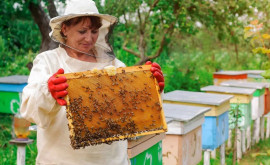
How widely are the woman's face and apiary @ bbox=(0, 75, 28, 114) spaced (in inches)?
149

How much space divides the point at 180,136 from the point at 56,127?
6.30 ft

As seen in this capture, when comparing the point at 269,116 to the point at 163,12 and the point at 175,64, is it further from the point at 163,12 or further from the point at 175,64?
the point at 163,12

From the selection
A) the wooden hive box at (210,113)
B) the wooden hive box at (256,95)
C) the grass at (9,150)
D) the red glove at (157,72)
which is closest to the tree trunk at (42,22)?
the grass at (9,150)

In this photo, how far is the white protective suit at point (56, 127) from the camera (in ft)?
6.82

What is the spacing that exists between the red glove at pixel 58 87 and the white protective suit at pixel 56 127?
83 millimetres

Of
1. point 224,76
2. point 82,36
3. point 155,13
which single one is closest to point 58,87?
point 82,36

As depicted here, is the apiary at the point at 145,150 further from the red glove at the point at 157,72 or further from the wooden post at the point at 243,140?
→ the wooden post at the point at 243,140

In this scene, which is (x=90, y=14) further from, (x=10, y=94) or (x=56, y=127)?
(x=10, y=94)

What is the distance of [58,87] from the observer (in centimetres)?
194

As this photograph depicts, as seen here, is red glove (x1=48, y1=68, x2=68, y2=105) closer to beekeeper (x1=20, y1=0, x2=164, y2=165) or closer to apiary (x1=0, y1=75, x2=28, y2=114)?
beekeeper (x1=20, y1=0, x2=164, y2=165)

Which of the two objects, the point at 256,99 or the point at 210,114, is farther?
the point at 256,99

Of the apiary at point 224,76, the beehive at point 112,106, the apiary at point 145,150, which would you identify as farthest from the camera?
the apiary at point 224,76

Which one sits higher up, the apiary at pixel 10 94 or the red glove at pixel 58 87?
the red glove at pixel 58 87

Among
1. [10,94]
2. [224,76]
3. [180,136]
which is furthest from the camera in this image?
[224,76]
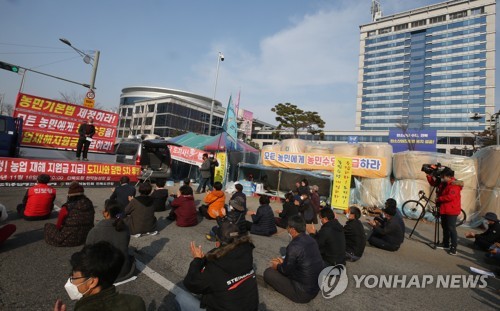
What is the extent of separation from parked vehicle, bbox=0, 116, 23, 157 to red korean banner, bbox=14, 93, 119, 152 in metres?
0.88

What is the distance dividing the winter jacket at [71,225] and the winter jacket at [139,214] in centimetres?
93

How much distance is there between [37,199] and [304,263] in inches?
229

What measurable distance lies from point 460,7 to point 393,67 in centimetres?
2117

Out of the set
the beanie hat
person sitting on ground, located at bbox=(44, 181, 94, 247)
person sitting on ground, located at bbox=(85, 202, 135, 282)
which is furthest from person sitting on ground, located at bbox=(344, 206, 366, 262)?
the beanie hat

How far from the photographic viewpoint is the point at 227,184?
14.5 metres

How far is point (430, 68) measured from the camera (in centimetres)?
7394

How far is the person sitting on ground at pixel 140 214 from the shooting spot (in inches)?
210

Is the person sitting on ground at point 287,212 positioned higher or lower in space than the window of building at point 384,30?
lower

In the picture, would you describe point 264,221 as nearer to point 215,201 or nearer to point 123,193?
point 215,201

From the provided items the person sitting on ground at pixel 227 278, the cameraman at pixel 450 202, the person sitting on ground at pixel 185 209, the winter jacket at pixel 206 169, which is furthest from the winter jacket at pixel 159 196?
the cameraman at pixel 450 202

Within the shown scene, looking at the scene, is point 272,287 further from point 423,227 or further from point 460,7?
point 460,7

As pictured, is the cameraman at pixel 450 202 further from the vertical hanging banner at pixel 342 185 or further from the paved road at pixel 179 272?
the vertical hanging banner at pixel 342 185

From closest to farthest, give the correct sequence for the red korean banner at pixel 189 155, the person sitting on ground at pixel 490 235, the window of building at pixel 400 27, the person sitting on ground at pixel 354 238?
the person sitting on ground at pixel 354 238 → the person sitting on ground at pixel 490 235 → the red korean banner at pixel 189 155 → the window of building at pixel 400 27

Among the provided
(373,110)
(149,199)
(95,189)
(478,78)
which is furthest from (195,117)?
(478,78)
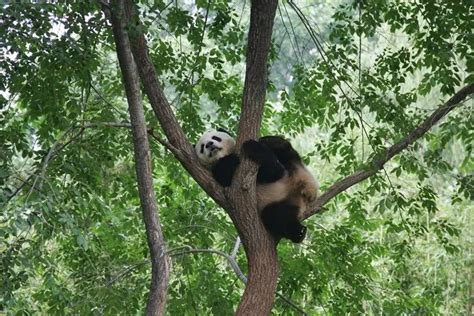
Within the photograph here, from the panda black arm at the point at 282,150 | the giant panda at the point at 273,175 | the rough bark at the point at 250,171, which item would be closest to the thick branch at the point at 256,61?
the rough bark at the point at 250,171

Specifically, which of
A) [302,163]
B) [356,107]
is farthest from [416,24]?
[302,163]

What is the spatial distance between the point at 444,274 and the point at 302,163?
357 centimetres

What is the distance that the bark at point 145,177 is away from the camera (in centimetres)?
350

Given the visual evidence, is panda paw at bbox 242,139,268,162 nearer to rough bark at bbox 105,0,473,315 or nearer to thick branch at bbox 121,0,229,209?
rough bark at bbox 105,0,473,315

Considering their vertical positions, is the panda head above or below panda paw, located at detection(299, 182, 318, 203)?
above

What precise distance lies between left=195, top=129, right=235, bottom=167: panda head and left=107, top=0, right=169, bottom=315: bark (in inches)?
37.3

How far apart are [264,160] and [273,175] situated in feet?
1.93

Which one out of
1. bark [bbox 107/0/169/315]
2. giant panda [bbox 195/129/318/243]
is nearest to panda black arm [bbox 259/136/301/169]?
giant panda [bbox 195/129/318/243]

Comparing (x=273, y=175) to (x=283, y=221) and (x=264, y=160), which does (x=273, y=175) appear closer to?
(x=283, y=221)

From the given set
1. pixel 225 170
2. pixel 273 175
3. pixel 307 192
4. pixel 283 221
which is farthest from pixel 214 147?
pixel 283 221

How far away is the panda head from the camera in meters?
4.70

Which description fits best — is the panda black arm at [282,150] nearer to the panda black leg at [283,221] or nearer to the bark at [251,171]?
the panda black leg at [283,221]

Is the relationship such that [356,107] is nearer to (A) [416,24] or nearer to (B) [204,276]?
(A) [416,24]

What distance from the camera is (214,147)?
471cm
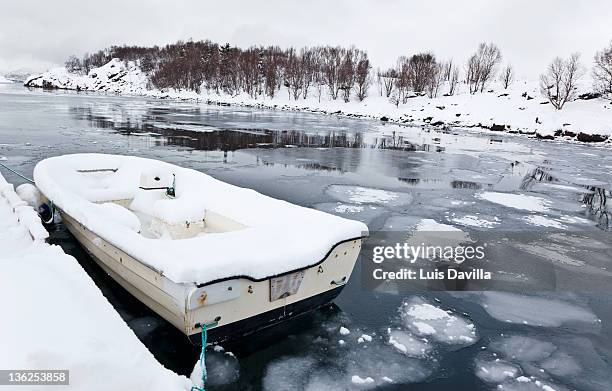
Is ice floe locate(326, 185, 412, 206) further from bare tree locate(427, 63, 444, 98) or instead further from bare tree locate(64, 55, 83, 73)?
bare tree locate(64, 55, 83, 73)

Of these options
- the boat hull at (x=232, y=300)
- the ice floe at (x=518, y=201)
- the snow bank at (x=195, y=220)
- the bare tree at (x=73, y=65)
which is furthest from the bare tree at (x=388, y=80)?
the bare tree at (x=73, y=65)

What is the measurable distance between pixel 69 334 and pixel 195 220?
338cm

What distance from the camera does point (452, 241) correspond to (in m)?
6.80

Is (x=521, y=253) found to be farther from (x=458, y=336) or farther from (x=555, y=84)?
(x=555, y=84)

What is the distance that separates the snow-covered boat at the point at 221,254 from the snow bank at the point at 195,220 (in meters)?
0.01

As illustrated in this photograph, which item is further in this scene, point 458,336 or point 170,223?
point 170,223

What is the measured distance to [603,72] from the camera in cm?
4094

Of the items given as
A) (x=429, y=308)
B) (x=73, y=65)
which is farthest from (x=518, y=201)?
(x=73, y=65)

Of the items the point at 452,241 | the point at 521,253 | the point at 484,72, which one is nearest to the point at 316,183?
the point at 452,241

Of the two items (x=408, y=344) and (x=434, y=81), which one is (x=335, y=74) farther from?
(x=408, y=344)

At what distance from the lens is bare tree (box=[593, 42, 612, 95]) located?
128 ft

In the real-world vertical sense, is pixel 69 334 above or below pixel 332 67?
below

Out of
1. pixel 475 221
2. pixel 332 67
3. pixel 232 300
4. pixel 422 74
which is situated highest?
pixel 332 67

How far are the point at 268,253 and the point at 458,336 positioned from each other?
2.15 metres
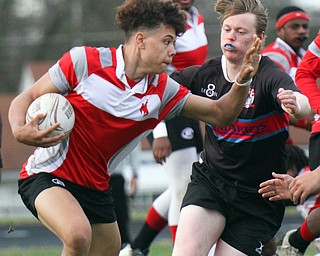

________________________

= WHAT NEEDS TO BE DONE =
Reproduce every one of the entries above word for word, leaving out the pictures.

= WORKED SOLUTION =
How widely are the woman's face and apiary @ bbox=(0, 75, 28, 114) spaced (in inches)?
149

How much space divides the point at 180,136 from the point at 56,127?
6.30 ft

As seen in this capture, when comparing the point at 269,116 to the point at 163,12 and the point at 175,64, is it further from the point at 163,12 or further from the point at 175,64?
the point at 163,12

From the selection
A) the wooden hive box at (210,113)
B) the wooden hive box at (256,95)
C) the grass at (9,150)
D) the red glove at (157,72)
which is closest to the tree trunk at (42,22)?
the grass at (9,150)

In this photo, how far is the white protective suit at point (56, 127) from the camera (in ft)?
6.82

What is the spacing that exists between the red glove at pixel 58 87 and the white protective suit at pixel 56 127?
83 millimetres

Of
1. point 224,76
2. point 82,36
3. point 155,13
which single one is closest to point 58,87?
point 82,36

As depicted here, is the apiary at the point at 145,150 further from the red glove at the point at 157,72 or further from the wooden post at the point at 243,140?
→ the wooden post at the point at 243,140

In this scene, which is (x=90, y=14) further from, (x=10, y=94) or (x=56, y=127)?
(x=10, y=94)

What is the distance of [58,87] from the observer (in centimetres)?
194

As this photograph depicts, as seen here, is red glove (x1=48, y1=68, x2=68, y2=105) closer to beekeeper (x1=20, y1=0, x2=164, y2=165) or closer to apiary (x1=0, y1=75, x2=28, y2=114)?
beekeeper (x1=20, y1=0, x2=164, y2=165)

Which of the two objects, the point at 256,99 or the point at 210,114, is farther?
the point at 256,99

Of the apiary at point 224,76, the beehive at point 112,106, the apiary at point 145,150, which would you identify as farthest from the camera?
the apiary at point 224,76

Which one sits higher up, the apiary at pixel 10 94 or the red glove at pixel 58 87?
the red glove at pixel 58 87

Among
1. [10,94]
2. [224,76]
3. [180,136]
which is furthest from the camera in this image?
[224,76]
What is the extent of separation from parked vehicle, bbox=0, 116, 23, 157 to red korean banner, bbox=14, 93, 119, 152 in metres?
0.88

What is the distance dividing the winter jacket at [71,225] and the winter jacket at [139,214] in centimetres?
93

How much distance is there between [37,199] and [304,263] in inches?
229

What measurable distance lies from point 460,7 to point 393,67 in centimetres?
2117

Out of the set
the beanie hat
person sitting on ground, located at bbox=(44, 181, 94, 247)
person sitting on ground, located at bbox=(85, 202, 135, 282)
which is furthest from person sitting on ground, located at bbox=(344, 206, 366, 262)?
the beanie hat

How far from the photographic viewpoint is the point at 227,184?
14.5 metres

How far is point (430, 68) measured from the camera (in centimetres)?
7394

How far is the person sitting on ground at pixel 140 214 from the shooting spot (in inches)?
210

Is the person sitting on ground at point 287,212 positioned higher or lower in space than the window of building at point 384,30?
lower

In the picture, would you describe point 264,221 as nearer to point 215,201 or nearer to point 123,193?
point 215,201

From the provided items the person sitting on ground at pixel 227 278, the cameraman at pixel 450 202, the person sitting on ground at pixel 185 209, the winter jacket at pixel 206 169, which is furthest from the winter jacket at pixel 159 196?
the cameraman at pixel 450 202

Within the shown scene, looking at the scene, is point 272,287 further from point 423,227 or further from point 460,7?
point 460,7

As pictured, is the cameraman at pixel 450 202 further from the vertical hanging banner at pixel 342 185 or further from the paved road at pixel 179 272?
the vertical hanging banner at pixel 342 185

From closest to farthest, give the correct sequence for the red korean banner at pixel 189 155, the person sitting on ground at pixel 490 235, the window of building at pixel 400 27, the person sitting on ground at pixel 354 238?
the person sitting on ground at pixel 354 238 → the person sitting on ground at pixel 490 235 → the red korean banner at pixel 189 155 → the window of building at pixel 400 27

Among the provided
(373,110)
(149,199)
(95,189)
(478,78)
which is furthest from (195,117)?
(478,78)
Within the photograph here, from the panda black arm at the point at 282,150 | the giant panda at the point at 273,175 | the rough bark at the point at 250,171, which item would be closest to the thick branch at the point at 256,61?
the rough bark at the point at 250,171

Specifically, which of
A) [302,163]
B) [356,107]
is farthest from [416,24]?
[302,163]

What is the spatial distance between the point at 444,274 and the point at 302,163?
357 centimetres

What is the distance that the bark at point 145,177 is away from the camera (in centimetres)?
350

Given the visual evidence, is panda paw at bbox 242,139,268,162 nearer to rough bark at bbox 105,0,473,315 or nearer to thick branch at bbox 121,0,229,209?
rough bark at bbox 105,0,473,315

Considering their vertical positions, is the panda head above or below panda paw, located at detection(299, 182, 318, 203)?
above

What precise distance lies between left=195, top=129, right=235, bottom=167: panda head and left=107, top=0, right=169, bottom=315: bark (in inches)?
37.3

How far apart are [264,160] and [273,175] situated in feet?
1.93

Which one out of
1. bark [bbox 107/0/169/315]
2. giant panda [bbox 195/129/318/243]
is nearest to panda black arm [bbox 259/136/301/169]?
giant panda [bbox 195/129/318/243]

Comparing (x=273, y=175) to (x=283, y=221) and (x=264, y=160), which does (x=273, y=175) appear closer to?
(x=283, y=221)

From the given set
1. pixel 225 170
2. pixel 273 175
3. pixel 307 192
4. pixel 283 221
which is farthest from pixel 214 147?
pixel 283 221

How far away is the panda head from the camera in meters?
4.70

Which description fits best — is the panda black arm at [282,150] nearer to the panda black leg at [283,221] or nearer to the bark at [251,171]?
the panda black leg at [283,221]

Is the relationship such that [356,107] is nearer to (A) [416,24] or nearer to (B) [204,276]?
(A) [416,24]

What distance from the camera is (214,147)?
471cm
Is ice floe locate(326, 185, 412, 206) further from bare tree locate(427, 63, 444, 98) or instead further from bare tree locate(64, 55, 83, 73)?
bare tree locate(64, 55, 83, 73)

Of these options
- the boat hull at (x=232, y=300)
- the ice floe at (x=518, y=201)
- the snow bank at (x=195, y=220)
- the bare tree at (x=73, y=65)
which is furthest from the bare tree at (x=388, y=80)?
the bare tree at (x=73, y=65)

What is the measurable distance between pixel 69 334 and pixel 195 220?
338cm

What distance from the camera does point (452, 241) correspond to (in m)?
6.80

Is (x=521, y=253) found to be farther from (x=458, y=336) or farther from (x=555, y=84)?
(x=555, y=84)

What is the distance that separates the snow-covered boat at the point at 221,254 from the snow bank at the point at 195,220 (in meters)?
0.01

As illustrated in this photograph, which item is further in this scene, point 458,336 or point 170,223?
point 170,223

What is the measured distance to [603,72] from the camera in cm?
4094

Of the items given as
A) (x=429, y=308)
B) (x=73, y=65)
which is farthest from (x=518, y=201)?
(x=73, y=65)

Of the items the point at 452,241 | the point at 521,253 | the point at 484,72, which one is nearest to the point at 316,183?
the point at 452,241

Of the two items (x=408, y=344) and (x=434, y=81), which one is (x=335, y=74) farther from?
(x=408, y=344)

At what distance from the lens is bare tree (box=[593, 42, 612, 95]) located?
128 ft

In the real-world vertical sense, is pixel 69 334 above or below pixel 332 67?
below

Out of
1. pixel 475 221
2. pixel 332 67
3. pixel 232 300
4. pixel 422 74
which is situated highest?
pixel 332 67

How far are the point at 268,253 and the point at 458,336 positioned from each other?
2.15 metres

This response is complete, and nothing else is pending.